>> Start Input records
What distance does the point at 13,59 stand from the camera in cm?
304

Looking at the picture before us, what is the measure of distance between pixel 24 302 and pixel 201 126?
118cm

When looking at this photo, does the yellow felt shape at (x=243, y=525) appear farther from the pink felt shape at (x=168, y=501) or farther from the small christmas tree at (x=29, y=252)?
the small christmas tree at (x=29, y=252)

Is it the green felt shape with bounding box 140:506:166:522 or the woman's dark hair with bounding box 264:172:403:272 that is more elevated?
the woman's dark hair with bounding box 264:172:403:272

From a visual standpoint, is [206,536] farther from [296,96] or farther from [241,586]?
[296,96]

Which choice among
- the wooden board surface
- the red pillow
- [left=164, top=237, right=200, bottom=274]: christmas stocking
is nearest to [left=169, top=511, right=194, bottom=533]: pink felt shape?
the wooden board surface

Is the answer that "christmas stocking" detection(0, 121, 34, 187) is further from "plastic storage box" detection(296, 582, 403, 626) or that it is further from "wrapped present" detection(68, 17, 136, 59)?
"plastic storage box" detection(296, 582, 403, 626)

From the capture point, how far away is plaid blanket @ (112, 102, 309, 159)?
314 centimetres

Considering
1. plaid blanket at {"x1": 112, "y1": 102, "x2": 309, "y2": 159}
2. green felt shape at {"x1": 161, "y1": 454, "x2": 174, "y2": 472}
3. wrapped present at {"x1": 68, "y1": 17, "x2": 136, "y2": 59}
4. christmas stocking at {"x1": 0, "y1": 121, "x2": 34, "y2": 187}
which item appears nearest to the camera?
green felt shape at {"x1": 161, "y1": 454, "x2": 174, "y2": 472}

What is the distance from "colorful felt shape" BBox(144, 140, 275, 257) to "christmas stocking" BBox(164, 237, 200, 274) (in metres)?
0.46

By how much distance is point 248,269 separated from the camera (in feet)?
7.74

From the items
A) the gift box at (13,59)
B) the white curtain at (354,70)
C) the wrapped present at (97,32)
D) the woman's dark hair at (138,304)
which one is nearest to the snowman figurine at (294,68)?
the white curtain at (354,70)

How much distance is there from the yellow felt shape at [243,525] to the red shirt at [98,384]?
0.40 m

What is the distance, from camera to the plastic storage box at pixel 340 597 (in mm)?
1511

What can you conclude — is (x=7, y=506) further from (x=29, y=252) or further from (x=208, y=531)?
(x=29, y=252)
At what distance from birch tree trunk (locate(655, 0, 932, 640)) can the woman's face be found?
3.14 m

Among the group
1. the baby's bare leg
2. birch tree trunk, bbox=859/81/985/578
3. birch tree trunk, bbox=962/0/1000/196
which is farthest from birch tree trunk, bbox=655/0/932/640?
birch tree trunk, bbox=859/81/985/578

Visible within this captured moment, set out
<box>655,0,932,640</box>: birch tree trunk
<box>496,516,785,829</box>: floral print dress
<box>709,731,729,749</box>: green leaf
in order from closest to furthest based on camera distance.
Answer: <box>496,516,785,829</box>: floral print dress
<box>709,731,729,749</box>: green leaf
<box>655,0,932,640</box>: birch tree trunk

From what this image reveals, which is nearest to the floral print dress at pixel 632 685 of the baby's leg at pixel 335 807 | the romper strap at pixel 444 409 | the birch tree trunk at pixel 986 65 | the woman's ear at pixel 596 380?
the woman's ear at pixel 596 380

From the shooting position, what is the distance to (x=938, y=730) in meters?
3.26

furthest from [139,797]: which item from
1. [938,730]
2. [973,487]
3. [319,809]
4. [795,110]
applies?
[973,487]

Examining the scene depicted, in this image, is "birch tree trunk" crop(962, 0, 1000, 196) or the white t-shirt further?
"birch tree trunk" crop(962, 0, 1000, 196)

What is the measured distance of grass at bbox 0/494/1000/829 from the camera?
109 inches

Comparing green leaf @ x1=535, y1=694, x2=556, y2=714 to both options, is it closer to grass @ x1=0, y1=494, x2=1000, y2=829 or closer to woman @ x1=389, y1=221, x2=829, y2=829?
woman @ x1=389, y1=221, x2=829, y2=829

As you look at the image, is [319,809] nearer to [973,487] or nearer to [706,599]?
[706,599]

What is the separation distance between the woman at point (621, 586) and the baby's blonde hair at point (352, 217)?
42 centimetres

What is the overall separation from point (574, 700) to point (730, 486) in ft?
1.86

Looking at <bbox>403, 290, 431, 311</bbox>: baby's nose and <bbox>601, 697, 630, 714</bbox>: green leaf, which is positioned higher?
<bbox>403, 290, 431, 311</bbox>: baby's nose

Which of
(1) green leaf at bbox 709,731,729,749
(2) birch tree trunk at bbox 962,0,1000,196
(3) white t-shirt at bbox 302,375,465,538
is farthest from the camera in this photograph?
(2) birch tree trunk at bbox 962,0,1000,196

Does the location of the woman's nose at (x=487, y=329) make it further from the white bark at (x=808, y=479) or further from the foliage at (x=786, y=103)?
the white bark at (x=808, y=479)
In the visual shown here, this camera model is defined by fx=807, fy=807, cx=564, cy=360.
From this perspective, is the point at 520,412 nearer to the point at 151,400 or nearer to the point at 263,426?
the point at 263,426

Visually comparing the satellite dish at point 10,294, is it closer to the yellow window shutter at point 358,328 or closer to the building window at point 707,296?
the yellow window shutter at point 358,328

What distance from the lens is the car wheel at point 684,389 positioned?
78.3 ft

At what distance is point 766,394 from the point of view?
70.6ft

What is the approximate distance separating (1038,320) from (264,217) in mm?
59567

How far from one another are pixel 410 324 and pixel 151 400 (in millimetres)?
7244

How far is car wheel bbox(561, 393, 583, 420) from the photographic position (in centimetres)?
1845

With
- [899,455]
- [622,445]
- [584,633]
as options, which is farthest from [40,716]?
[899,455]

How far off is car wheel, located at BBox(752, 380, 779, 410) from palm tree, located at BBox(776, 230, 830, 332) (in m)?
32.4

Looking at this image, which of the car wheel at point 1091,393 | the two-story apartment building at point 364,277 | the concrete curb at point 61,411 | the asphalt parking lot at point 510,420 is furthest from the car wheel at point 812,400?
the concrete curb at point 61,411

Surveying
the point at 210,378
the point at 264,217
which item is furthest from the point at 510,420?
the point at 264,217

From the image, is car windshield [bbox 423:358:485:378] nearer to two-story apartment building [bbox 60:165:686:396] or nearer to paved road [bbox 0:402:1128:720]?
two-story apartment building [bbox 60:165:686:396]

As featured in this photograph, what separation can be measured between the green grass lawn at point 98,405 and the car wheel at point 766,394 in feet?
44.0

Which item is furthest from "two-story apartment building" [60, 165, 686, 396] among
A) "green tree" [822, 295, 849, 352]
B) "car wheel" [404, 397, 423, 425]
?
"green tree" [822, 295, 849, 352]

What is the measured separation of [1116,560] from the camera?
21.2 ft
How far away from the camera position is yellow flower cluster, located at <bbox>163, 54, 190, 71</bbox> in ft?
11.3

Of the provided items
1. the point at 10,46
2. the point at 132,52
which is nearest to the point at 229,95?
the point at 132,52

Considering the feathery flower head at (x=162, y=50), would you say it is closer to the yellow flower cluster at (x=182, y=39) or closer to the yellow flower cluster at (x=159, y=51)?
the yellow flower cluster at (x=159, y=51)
>> End Input records
▸ Required work
Retype all of the material above with every character intact.

▸ Answer to this problem
What distance does the point at 13,59 stand from the camera in cm?
304

Looking at the picture before us, what is the measure of distance between pixel 24 302 and pixel 201 126?
118cm

When looking at this photo, does the yellow felt shape at (x=243, y=525) appear farther from the pink felt shape at (x=168, y=501) or farther from the small christmas tree at (x=29, y=252)?
the small christmas tree at (x=29, y=252)

Is it the green felt shape with bounding box 140:506:166:522 or the woman's dark hair with bounding box 264:172:403:272 that is more elevated?
the woman's dark hair with bounding box 264:172:403:272

From a visual standpoint, is [206,536] farther from [296,96] or farther from [241,586]?
[296,96]

Which choice among
- the wooden board surface
- the red pillow
- [left=164, top=237, right=200, bottom=274]: christmas stocking
is nearest to [left=169, top=511, right=194, bottom=533]: pink felt shape?
the wooden board surface

Is the answer that "christmas stocking" detection(0, 121, 34, 187) is further from "plastic storage box" detection(296, 582, 403, 626) or that it is further from "wrapped present" detection(68, 17, 136, 59)?
"plastic storage box" detection(296, 582, 403, 626)

From the capture point, how far away is plaid blanket @ (112, 102, 309, 159)?
314 centimetres

Considering
1. plaid blanket at {"x1": 112, "y1": 102, "x2": 309, "y2": 159}
2. green felt shape at {"x1": 161, "y1": 454, "x2": 174, "y2": 472}
3. wrapped present at {"x1": 68, "y1": 17, "x2": 136, "y2": 59}
4. christmas stocking at {"x1": 0, "y1": 121, "x2": 34, "y2": 187}
which item appears nearest to the camera?
green felt shape at {"x1": 161, "y1": 454, "x2": 174, "y2": 472}

What is the distance from "colorful felt shape" BBox(144, 140, 275, 257) to "christmas stocking" BBox(164, 237, 200, 274) (in metres)?
0.46

By how much distance is point 248,269 separated from the camera (in feet)?
7.74

From the items
A) the gift box at (13,59)
B) the white curtain at (354,70)
C) the wrapped present at (97,32)
D) the woman's dark hair at (138,304)
which one is nearest to the snowman figurine at (294,68)?
the white curtain at (354,70)

How much distance is there from the yellow felt shape at [243,525] to the red shirt at [98,384]?
0.40 m

What is the distance, from camera to the plastic storage box at pixel 340 597 (in mm)?
1511

What can you conclude — is (x=7, y=506) further from (x=29, y=252) or further from (x=208, y=531)?
(x=29, y=252)
At what distance from birch tree trunk (locate(655, 0, 932, 640)) can the woman's face be found?
3.14 m

Among the group
1. the baby's bare leg
2. birch tree trunk, bbox=859/81/985/578
3. birch tree trunk, bbox=962/0/1000/196
which is farthest from birch tree trunk, bbox=655/0/932/640?
birch tree trunk, bbox=859/81/985/578

Visible within this captured moment, set out
<box>655,0,932,640</box>: birch tree trunk
<box>496,516,785,829</box>: floral print dress
<box>709,731,729,749</box>: green leaf
in order from closest to furthest based on camera distance.
Answer: <box>496,516,785,829</box>: floral print dress
<box>709,731,729,749</box>: green leaf
<box>655,0,932,640</box>: birch tree trunk

From what this image reveals, which is nearest to the floral print dress at pixel 632 685 of the baby's leg at pixel 335 807 | the romper strap at pixel 444 409 | the birch tree trunk at pixel 986 65 | the woman's ear at pixel 596 380?
the woman's ear at pixel 596 380

From the shooting position, what is the distance to (x=938, y=730) in meters?
3.26

furthest from [139,797]: which item from
1. [938,730]
2. [973,487]
3. [319,809]
4. [795,110]
applies?
[973,487]

Examining the scene depicted, in this image, is "birch tree trunk" crop(962, 0, 1000, 196) or the white t-shirt further?
"birch tree trunk" crop(962, 0, 1000, 196)

What is the measured distance of grass at bbox 0/494/1000/829 from the camera?
109 inches

Comparing green leaf @ x1=535, y1=694, x2=556, y2=714 to both options, is it closer to grass @ x1=0, y1=494, x2=1000, y2=829 or closer to woman @ x1=389, y1=221, x2=829, y2=829?
woman @ x1=389, y1=221, x2=829, y2=829

As you look at the image, is [319,809] nearer to [973,487] or nearer to [706,599]?
[706,599]

What is the separation distance between the woman at point (621, 586) and the baby's blonde hair at point (352, 217)?
42 centimetres

What is the overall separation from point (574, 700) to point (730, 486) in ft?
1.86

Looking at <bbox>403, 290, 431, 311</bbox>: baby's nose and <bbox>601, 697, 630, 714</bbox>: green leaf, which is positioned higher?
<bbox>403, 290, 431, 311</bbox>: baby's nose

Which of
(1) green leaf at bbox 709,731,729,749
(2) birch tree trunk at bbox 962,0,1000,196
(3) white t-shirt at bbox 302,375,465,538
is farthest from the camera in this photograph?
(2) birch tree trunk at bbox 962,0,1000,196

Does the location of the woman's nose at (x=487, y=329) make it further from the white bark at (x=808, y=479) or further from the foliage at (x=786, y=103)?
the white bark at (x=808, y=479)
In the visual shown here, this camera model is defined by fx=807, fy=807, cx=564, cy=360.
From this perspective, is the point at 520,412 nearer to the point at 151,400 or nearer to the point at 263,426?
the point at 263,426

Visually comparing the satellite dish at point 10,294, is it closer to the yellow window shutter at point 358,328 or closer to the building window at point 707,296?
the yellow window shutter at point 358,328

What distance from the lens is the car wheel at point 684,389 positioned?
78.3 ft

At what distance is point 766,394 from the point of view?
70.6ft

What is the approximate distance separating (1038,320) from (264,217) in mm?
59567

How far from one another are pixel 410 324 and pixel 151 400 (in millimetres)?
7244

How far is car wheel bbox(561, 393, 583, 420) from the photographic position (in centimetres)?
1845

With
- [899,455]
- [622,445]
- [584,633]
as options, which is farthest from [40,716]?
[899,455]

How far off is car wheel, located at BBox(752, 380, 779, 410) from palm tree, located at BBox(776, 230, 830, 332) (in m)?
32.4

Looking at this image, which of the car wheel at point 1091,393 | the two-story apartment building at point 364,277 | the concrete curb at point 61,411 | the asphalt parking lot at point 510,420 is furthest from the car wheel at point 812,400?
the concrete curb at point 61,411

Surveying
the point at 210,378
the point at 264,217
which item is furthest from the point at 510,420?
the point at 264,217

From the image, is car windshield [bbox 423:358:485:378] nearer to two-story apartment building [bbox 60:165:686:396] or nearer to paved road [bbox 0:402:1128:720]?
two-story apartment building [bbox 60:165:686:396]

As featured in this photograph, what separation can be measured between the green grass lawn at point 98,405 and the car wheel at point 766,394 in feet?
44.0

Which item is furthest from "two-story apartment building" [60, 165, 686, 396] among
A) "green tree" [822, 295, 849, 352]
B) "car wheel" [404, 397, 423, 425]
?
"green tree" [822, 295, 849, 352]

What is the measured separation of [1116,560] from the camera?
21.2 ft
How far away from the camera position is yellow flower cluster, located at <bbox>163, 54, 190, 71</bbox> in ft?
11.3

Of the provided items
1. the point at 10,46
2. the point at 132,52
which is nearest to the point at 229,95?
the point at 132,52

Considering the feathery flower head at (x=162, y=50), would you say it is closer to the yellow flower cluster at (x=182, y=39) or closer to the yellow flower cluster at (x=159, y=51)?
the yellow flower cluster at (x=159, y=51)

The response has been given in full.